Hoje, após a ação judicial que a Petros abriu contra a Diretoria Executiva e todo o seu Conselho Deliberativo, que participou da aprovação da operação no período 2009/2010, vieram a público vários outros documentos que respaldaram algumas das nossas denúncias, dentro desse caso, que num primeiro momento foram quase que intuitivas.

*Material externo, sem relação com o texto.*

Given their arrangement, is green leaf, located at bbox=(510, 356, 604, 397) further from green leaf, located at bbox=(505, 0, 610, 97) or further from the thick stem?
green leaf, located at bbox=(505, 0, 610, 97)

No entanto o que mais pecou, do resultado previsivelmente desastroso que a operação desenhava, foi que o Sr. Paulo Teixeira Brandão, o conselheiro eleito que teve conhecimento antecipado do trabalho feito pelo Saboya, não aceitou as argumentações técnicas do autor da análise, numa visível e previsível auto defesa em relação ao possível estrago que sua concordância ao resultado do trabalho, causaria à sua permanente vontade de se perpetuar como conselheiro. Sua teimosia e vaidade, contaminaram os demais conselheiros, incluindo os fiscais.

Produziram, todos, respostas que foram replicadas pelo Saboya com mais argumentações técnicas irreparáveis e todos se perderam.

O tempo, sempre o tempo, apontou de que lado o vento sopra. A ação judicial acionada pela Petros é uma das tantas que ainda serão aplicadas como resultado da incúria e da colossal vaidade desses conselheiros.

Nada disso precisava ou teria ocorrido, tivessem todos eles a humildade de reconhecer que não somos conhecedores de tudo e em muita coisa, ou na sua maioria, somos meros aprendizes.

Importante salientar nessa ação, é que ela traz vários documentos que não estavam disponíveis, ao menos aos conselheiros fiscais, incluindo mesmo alguns que constavam como confidenciais e fora do acesso deles. Há ainda documentação produzida com quase certeza como resultado das várias denúncias que nosso grupo interpôs junto aos órgãos fiscalizadores e investigativos.

Um deles que nos chamou a atenção é o da colagem abaixo (dado esse que também está relatado no arquivo anexo 2018 03 23 – GRERJ nº 30024681345-39 – Inicial Petros – Ação indenizatória contra DE e CD – R$ 583.494.926,00.pdf). Seu item 52, subitem IV na página 11, indica claramente, conforme denunciamos, sem conseguir a prova documental necessária (só tínhamos a informação em ao menos 3 artigos do jornal Valor Econômico), a Camargo Correa possuía somente 10,31% do capital votante em Itaúsa, isso no ano de 2009 (nesse momento a CC já negociava politicamente para levantar valores com a venda de sua parte em Itaúsa) e em 30/12/2010, a CC vendeu a parte dela como sendo 11,42% do capital votante. Isso representou quase 20 milhões de ações a mais (10,31% equivaliam a 173 milhões e a venda dos 11,42% equivaleram a 193 milhões de ações), compradas por valor muito abaixo do executado no leilão de 30/10/2010, valor que atingiu R$ 14,48 por ação e representou em ganho extremamente elevado, chegando a valores de hoje em torno dos R$ 90 milhões. Benevolentemente, a Camargo Correa doou R$ 8,5 milhões à campanha à presidência do PT.

A ação da Petros, cuja inicial juntamos, é uma das muitas que se somarão na questão Itaúsa, as principais irão atingir também a própria Camargo Correa (que já havia sido condenada, pela PREVIC, em R$ 151,5 milhões, valor irrisório face ao tamanho do prejuízo que nos deram e do ganho que alcançaram). O MPF e a Greenfield ainda não finalizaram suas investigações e o que vemos em tudo isso, é que o caldo vem engrossando a cada dado que é apontado.

Dizer que ficamos felizes com o resultado é faltar com a verdade. Tivemos sim a chance de construirmos uma defesa contra o atual estado de coisas que estamos vivendo, mas a incúria falou mais alto.